Trump's campaign did not respond to requests for
comment.
In Australia, which is a new target for offshore wind
developers, the main opposition party has also swung behind the
movement, and public opposition has been growing - reaching 18%
in September, from 12% a year earlier, according to polls from
Freshwater Strategy.
In France, meanwhile, a Senate committee in July recommended
cuts to the nation's offshore wind target, arguing the
technology is expensive and lacks maturity. The nuclear
powerhouse is already lagging its neighbours on renewable energy
and has fallen behind targets set by the European Commission.
In tandem with their successes, groups opposed to offshore
wind have been dogged by accusations they are backed by
right-wing interests linked to the fossil fuel industry.
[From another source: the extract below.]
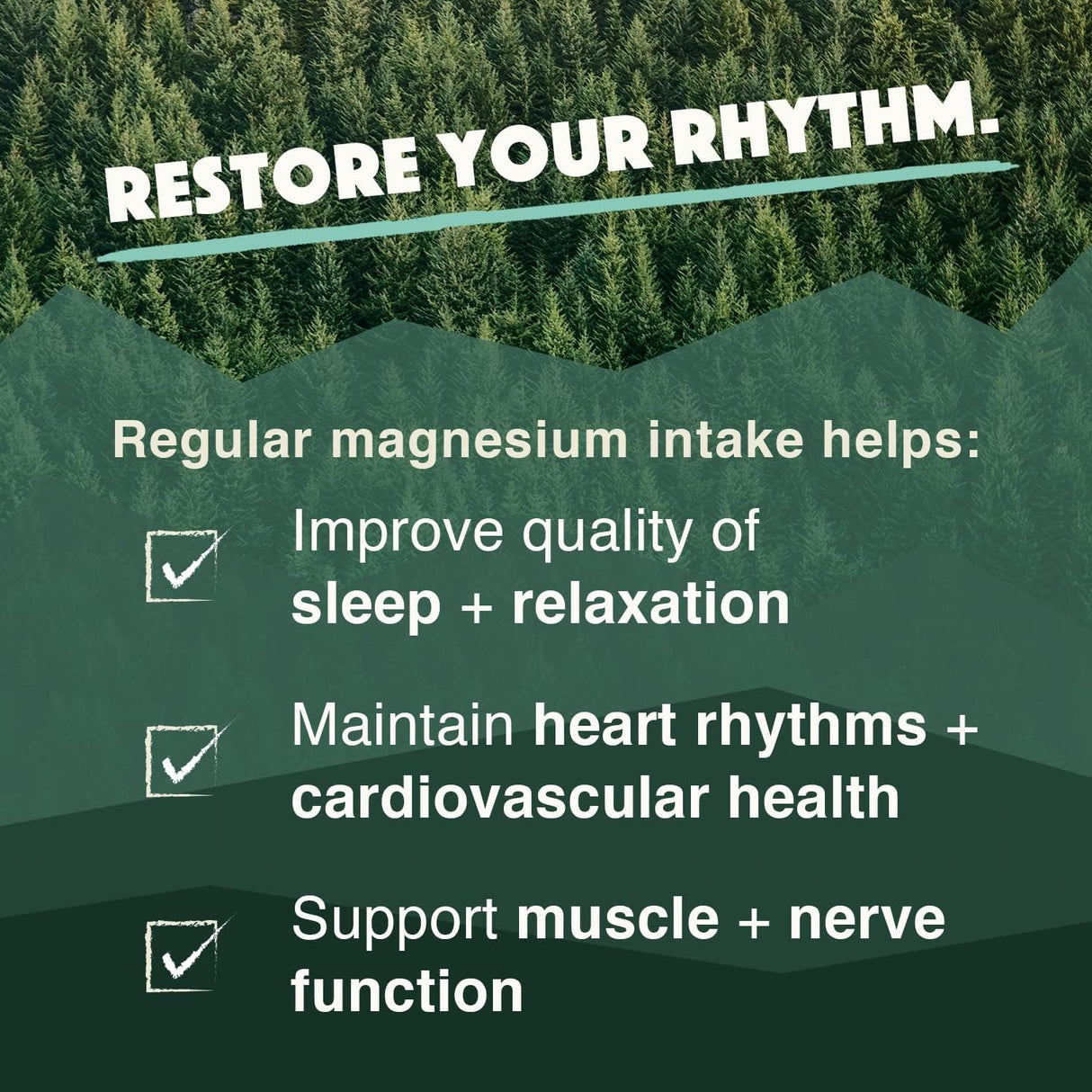 RESTORE YOUR RHYTHM.

Regular magnesium intake helps:

Improve quality of sleep + relaxation

Maintain heart rhythms + cardiovascular health

Support muscle + nerve function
A 2023 study by researchers at Brown University mapped links
between U.S. groups and conservative think tanks, including a
case in which the Delaware-based Caesar Rodney Institute
supported a lawsuit to block the Vineyard Wind project filed by
a Nantucket group, ACK4Whales.
Amy DiSibio, a board member of ACK4Whales, said her group is
not partisan and has distanced itself from the pro-fossil fuel
think tank. A New Jersey group, Protect Our Coast NJ, said the
same.
"It takes away from our message," Robin Shaffer, president
of Protect Our Coast NJ, said in an interview.